_Task details_.
Pick up the passage on the Yangpu Ancient Salt Field after its final sentence and continue it.

The Yangpu Ancient Salt Field (洋浦千年古盐田 (洋浦千年古鹽田, Yángpǔ qiānnián gǔ yántián)) is an archeological heritage site in Yantian village, on the Yangpu Peninsula in Hainan, China. The site is an example of salt's various roles in Chinese history. The area comprises more than 1,000 stones, cut flat on top, with a trough and narrow rim, which are used to evaporate seawater to produce salt.

==Salt production==
Workers chiselled troughs into the volcanic rock, leaving the stones with a thin rim around the edge to contain the water. During high tide, the surface of the stones becomes filled with seawater. During low tide, this evaporates, leaving the salt, which is then collected. It is a labour intensive process. There are around 30 families who still produce salt using this method today. The salt is renowned for its flavour, and is often used in Chinese traditional medicine.

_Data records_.

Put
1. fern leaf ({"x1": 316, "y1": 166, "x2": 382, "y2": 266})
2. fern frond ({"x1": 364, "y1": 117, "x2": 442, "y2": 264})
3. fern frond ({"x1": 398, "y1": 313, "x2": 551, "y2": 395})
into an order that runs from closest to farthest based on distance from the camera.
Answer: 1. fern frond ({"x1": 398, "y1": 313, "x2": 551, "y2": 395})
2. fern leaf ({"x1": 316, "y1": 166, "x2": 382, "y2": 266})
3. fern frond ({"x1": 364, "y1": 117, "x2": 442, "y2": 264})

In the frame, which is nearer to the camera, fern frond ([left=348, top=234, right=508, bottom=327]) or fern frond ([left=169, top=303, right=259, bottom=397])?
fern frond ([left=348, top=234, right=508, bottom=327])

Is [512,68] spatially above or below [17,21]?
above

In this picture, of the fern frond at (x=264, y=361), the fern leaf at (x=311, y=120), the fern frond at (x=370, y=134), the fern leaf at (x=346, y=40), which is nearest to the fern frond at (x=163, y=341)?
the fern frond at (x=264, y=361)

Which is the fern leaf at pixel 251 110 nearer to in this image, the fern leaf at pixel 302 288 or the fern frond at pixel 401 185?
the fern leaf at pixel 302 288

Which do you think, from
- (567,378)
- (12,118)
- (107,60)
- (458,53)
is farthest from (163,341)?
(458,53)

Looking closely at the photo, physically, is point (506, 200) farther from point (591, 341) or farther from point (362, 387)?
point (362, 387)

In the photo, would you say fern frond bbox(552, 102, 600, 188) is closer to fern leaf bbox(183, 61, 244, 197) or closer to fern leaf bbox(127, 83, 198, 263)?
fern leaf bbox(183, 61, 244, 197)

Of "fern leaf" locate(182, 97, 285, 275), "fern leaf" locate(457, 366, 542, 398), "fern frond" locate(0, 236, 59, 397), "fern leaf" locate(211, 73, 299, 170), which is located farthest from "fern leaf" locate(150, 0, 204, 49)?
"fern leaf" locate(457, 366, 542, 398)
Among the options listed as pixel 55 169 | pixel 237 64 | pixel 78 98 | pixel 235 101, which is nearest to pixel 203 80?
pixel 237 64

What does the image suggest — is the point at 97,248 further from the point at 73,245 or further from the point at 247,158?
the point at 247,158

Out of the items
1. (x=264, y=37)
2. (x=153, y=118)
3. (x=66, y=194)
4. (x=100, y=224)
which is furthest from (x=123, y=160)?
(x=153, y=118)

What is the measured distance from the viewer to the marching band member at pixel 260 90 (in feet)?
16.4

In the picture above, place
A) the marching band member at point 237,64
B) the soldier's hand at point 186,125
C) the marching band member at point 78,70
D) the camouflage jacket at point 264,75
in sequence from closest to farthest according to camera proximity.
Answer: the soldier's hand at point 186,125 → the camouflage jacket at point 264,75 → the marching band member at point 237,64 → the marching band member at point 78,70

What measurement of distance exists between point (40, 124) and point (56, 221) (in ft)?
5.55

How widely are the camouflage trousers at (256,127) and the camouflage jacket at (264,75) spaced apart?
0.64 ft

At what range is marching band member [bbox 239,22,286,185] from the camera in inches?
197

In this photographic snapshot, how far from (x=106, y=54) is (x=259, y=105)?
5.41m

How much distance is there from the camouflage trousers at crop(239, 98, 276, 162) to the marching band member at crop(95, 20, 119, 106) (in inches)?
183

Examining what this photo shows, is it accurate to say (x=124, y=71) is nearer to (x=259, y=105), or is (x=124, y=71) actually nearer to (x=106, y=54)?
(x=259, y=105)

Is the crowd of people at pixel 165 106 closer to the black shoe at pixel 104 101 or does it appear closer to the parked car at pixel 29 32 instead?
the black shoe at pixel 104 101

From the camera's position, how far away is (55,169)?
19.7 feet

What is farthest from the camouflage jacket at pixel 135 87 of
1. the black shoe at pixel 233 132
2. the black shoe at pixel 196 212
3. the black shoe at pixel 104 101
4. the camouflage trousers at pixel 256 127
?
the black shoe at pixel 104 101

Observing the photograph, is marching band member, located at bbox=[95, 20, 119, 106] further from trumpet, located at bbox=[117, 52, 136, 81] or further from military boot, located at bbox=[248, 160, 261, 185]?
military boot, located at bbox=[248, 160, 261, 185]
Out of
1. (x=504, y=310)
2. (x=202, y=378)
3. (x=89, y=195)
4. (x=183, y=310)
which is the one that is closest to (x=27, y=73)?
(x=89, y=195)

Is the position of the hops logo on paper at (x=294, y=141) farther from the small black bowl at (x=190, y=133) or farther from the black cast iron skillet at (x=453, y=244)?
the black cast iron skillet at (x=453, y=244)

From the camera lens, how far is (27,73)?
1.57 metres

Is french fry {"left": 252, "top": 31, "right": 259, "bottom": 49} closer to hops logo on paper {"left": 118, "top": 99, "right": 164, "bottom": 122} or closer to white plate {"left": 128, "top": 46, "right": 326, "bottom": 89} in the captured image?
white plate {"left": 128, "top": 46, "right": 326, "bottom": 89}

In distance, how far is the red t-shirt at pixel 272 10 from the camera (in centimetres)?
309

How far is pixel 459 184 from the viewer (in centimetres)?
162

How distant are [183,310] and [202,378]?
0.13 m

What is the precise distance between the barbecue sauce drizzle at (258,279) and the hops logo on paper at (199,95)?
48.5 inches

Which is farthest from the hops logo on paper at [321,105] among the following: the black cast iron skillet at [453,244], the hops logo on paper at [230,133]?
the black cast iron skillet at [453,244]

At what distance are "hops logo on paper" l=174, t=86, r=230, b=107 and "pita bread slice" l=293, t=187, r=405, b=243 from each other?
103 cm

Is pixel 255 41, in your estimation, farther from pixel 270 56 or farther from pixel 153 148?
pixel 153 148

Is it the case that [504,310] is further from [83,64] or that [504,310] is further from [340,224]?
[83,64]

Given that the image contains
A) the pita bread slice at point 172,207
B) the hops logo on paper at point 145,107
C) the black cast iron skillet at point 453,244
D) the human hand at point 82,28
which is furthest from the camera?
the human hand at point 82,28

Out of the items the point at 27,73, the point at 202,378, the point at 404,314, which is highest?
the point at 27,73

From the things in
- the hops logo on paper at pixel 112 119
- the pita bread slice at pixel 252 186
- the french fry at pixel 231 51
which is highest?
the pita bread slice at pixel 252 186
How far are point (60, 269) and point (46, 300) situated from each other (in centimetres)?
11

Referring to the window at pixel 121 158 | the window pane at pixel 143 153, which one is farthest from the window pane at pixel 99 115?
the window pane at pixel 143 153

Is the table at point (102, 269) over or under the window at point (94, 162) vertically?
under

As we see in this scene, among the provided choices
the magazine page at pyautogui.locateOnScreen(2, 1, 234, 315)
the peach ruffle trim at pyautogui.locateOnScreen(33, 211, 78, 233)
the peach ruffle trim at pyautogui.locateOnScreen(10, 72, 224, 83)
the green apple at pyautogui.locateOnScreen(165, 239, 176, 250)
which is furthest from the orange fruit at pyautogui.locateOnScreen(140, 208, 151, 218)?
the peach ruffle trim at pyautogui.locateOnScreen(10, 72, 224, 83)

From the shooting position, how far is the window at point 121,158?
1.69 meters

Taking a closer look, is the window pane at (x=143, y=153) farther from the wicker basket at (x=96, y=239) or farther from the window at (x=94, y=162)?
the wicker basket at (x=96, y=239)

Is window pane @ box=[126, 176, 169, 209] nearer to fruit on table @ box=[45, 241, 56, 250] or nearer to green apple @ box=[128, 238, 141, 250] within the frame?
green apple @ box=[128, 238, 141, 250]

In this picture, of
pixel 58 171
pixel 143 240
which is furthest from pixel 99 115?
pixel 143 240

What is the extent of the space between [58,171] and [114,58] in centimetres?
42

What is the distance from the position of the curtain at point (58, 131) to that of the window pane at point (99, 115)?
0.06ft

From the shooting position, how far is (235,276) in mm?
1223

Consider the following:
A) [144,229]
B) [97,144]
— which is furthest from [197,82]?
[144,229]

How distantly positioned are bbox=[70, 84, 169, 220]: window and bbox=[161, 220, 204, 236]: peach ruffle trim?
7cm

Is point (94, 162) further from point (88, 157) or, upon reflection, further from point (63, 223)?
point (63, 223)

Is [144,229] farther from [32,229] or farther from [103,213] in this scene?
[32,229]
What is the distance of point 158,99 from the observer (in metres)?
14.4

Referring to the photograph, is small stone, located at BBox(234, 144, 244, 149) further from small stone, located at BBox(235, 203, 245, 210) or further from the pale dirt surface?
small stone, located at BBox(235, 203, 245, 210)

==

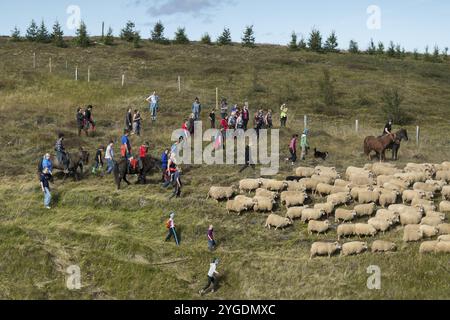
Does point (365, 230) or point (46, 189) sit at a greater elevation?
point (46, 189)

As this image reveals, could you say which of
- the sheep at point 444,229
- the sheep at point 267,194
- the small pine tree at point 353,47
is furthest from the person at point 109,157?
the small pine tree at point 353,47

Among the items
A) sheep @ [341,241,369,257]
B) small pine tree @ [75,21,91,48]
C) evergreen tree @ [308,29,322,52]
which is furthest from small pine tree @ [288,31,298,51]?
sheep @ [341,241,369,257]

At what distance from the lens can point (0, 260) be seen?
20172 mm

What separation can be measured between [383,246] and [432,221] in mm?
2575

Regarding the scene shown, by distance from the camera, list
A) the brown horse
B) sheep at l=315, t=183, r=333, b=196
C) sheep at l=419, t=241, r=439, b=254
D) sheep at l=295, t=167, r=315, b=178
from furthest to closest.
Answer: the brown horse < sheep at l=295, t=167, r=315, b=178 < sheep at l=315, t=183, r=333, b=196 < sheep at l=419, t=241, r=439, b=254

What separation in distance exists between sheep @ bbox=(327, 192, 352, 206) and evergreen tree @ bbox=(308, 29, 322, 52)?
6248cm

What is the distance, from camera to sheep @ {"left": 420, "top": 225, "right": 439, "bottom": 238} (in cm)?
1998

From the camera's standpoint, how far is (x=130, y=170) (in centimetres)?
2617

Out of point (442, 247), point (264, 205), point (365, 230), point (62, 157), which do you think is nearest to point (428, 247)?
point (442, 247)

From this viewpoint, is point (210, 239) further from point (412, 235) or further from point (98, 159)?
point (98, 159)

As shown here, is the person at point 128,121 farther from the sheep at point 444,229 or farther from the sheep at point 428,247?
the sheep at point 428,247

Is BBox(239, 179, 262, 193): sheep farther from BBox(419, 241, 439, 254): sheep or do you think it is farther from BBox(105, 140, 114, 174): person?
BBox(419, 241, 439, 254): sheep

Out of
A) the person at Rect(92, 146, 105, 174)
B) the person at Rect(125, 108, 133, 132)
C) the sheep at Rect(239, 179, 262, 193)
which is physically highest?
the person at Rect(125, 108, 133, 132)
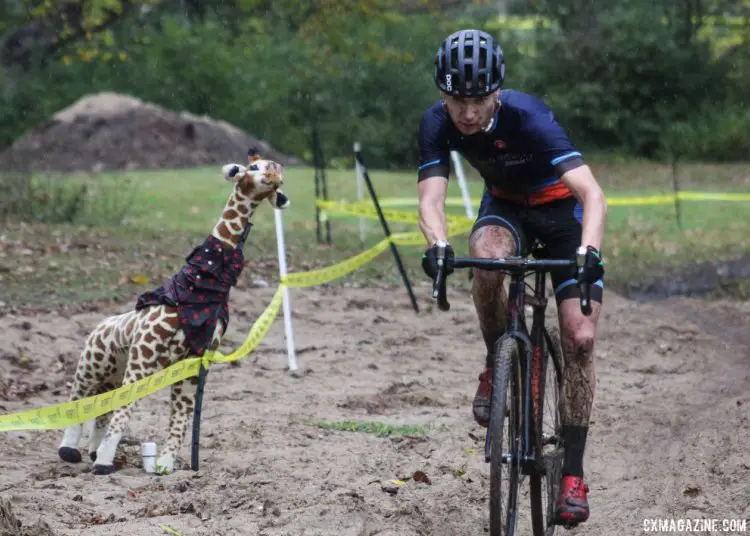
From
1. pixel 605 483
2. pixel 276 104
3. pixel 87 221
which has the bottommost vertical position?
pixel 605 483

_Written response_.
==History==
The area was established around 800 AD, during the Northern Song Dynasty, when a group of salt workers migrating from Putian city in Fujian province moved to Yangpu. The workers used the volcanic rocks, chiselling out the salt troughs, with a small rim, to pioneer the method of sun-drying to produce salt, which is still used today. Today, only a small group of villagers continue to make salt using this method.

In 2024, the site was inscribed on China's National Industrial Heritage List.